_Problem set_
1. Please repeat word for word everything in the St. Croix Boom excerpt from "The wayside may" down to "the site downstream.".
2. Translate this sentence from the St. Croix Boom excerpt into Spanish: "Timber harvested upstream was branded with the logo of the company that had harvested it."

-- Start Excerpt --

This wayside rest is closed between 10 pm and 6 am.
The wayside may also be closed in the spring due to flooding.
The St. Croix Boom is a National Historic Site located on the St. Croix River upstream of Stillwater, Minnesota. The site was founded by Stillwater lumber barons, including Isaac Staples, in 1856 after the demise of the original St. Croix Boom Company, which had operated a boom further upstream near Marine on the St. Croix, Minnesota. Staples and others purchased the Boom Company and moved the site downstream.
Timber harvested upstream was branded with the logo of the company that had harvested it. The logs were floated down to the boom, where they were sorted by the brands and delivered to the sawmills in Stillwater. The boom company collected a fee of 40 cents per thousand board feet (17 cent/m³) delivered.
The St. Croix Boom was a very profitable enterprise. In addition to a generous fee written into the company's charter and an efficient design that allowed it to be run by a small crew during slow periods, the sheer amount of timber that was being harvested made for high profits. During the 1870s, logs were frequently backed up for 15 miles (25 km) above the boom during mid-summer.
The St. Croix River valley provides the sedimentary geologist with some beautiful exposures of the “St. Croixian” series of rocks. These relatively level Upper Cambrian rocks throughout central and southern Minnesota. The four rock formations that make-up the St. Croixian have much in common. They are mostly sandstones with interbedded shales and siltstones. The greenish colored mineral, Glauconite is also common throughout the series, but is more rare in some layers than others. Some of the sandstones grade into sandy dolomite, and are fairly rich with fossils.
The Boom Hollow cave is located in the Franconia Formation bluffs in the sandy beach area at the southern end of the site. The Franconia Formation is the layer that contains the highest concentration of Glaconite, but at this location the bluffs are mostly white to yellowish-colored medium grain sandstone. A stairway leading down to the river is next to the parking lot and the cave opening can
be reached via a footpath that runs along the foot of the bluff and the river.
This cave is part of the original two- story cave that was used to store most of the food and supplies for the boom site settlement. I remember coming here in the 1970’s as a kid and looking up through a shaft at the upper level. Then, large boulders prevented you from going up to it though. Today, the upper level is currently behind the back wall. However, someone is always trying to dig under it, so a small hole is usually there. I have no idea how far back the actual cave wall is behind the modern wall. I just wish that there wasn’t so much graffiti on it. It takes away from the natural beauty of the cave and all of the memories I have coming here with my grandmother.

-- End Excerpt --
-- Start Rows --

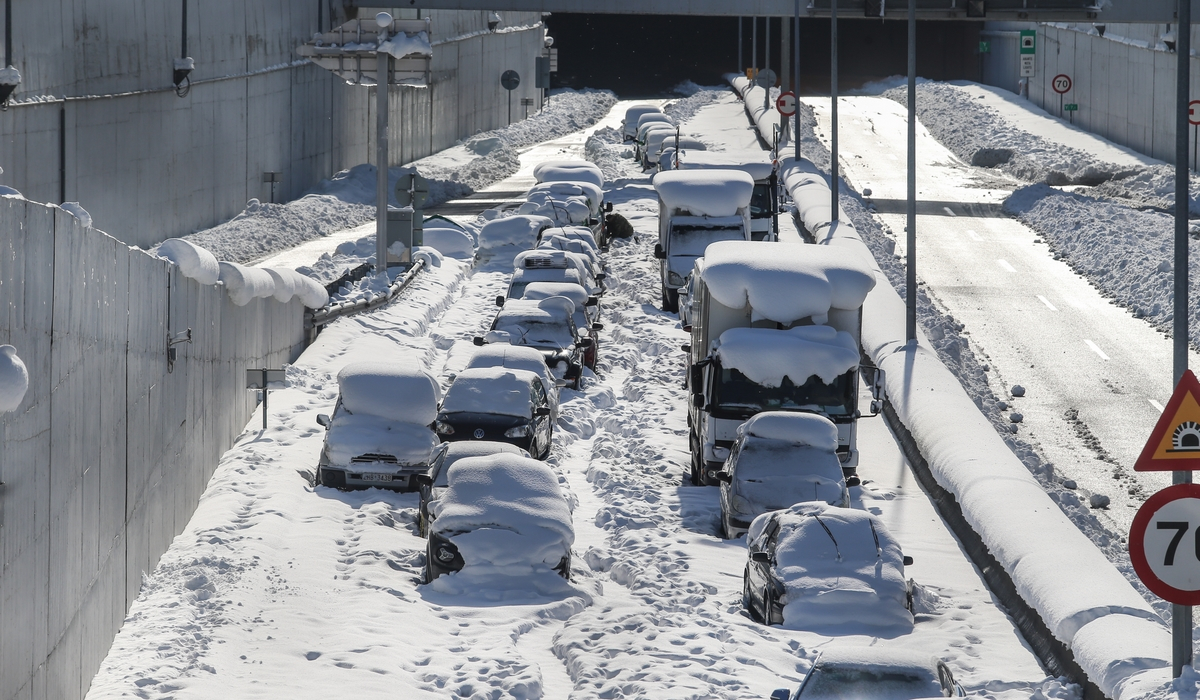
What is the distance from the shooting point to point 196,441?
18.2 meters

-- End Rows --
-- Start Rows --

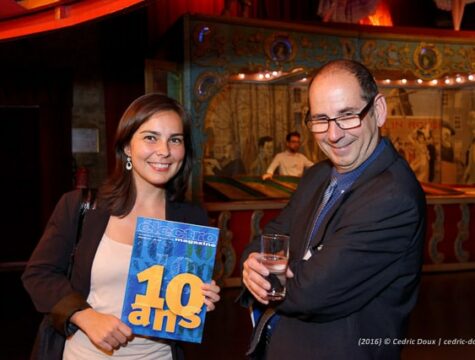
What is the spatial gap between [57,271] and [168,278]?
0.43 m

-- End Rows --

_Responses to the tasks_
1.
The wayside may also be closed in the spring due to flooding.
The St. Croix Boom is a National Historic Site located on the St. Croix River upstream of Stillwater, Minnesota. The site was founded by Stillwater lumber barons, including Isaac Staples, in 1856 after the demise of the original St. Croix Boom Company, which had operated a boom further upstream near Marine on the St. Croix, Minnesota. Staples and others purchased the Boom Company and moved the site downstream.

2. La madera cosechada río arriba se marcaba con el logotipo de la compañía que la había cosechado.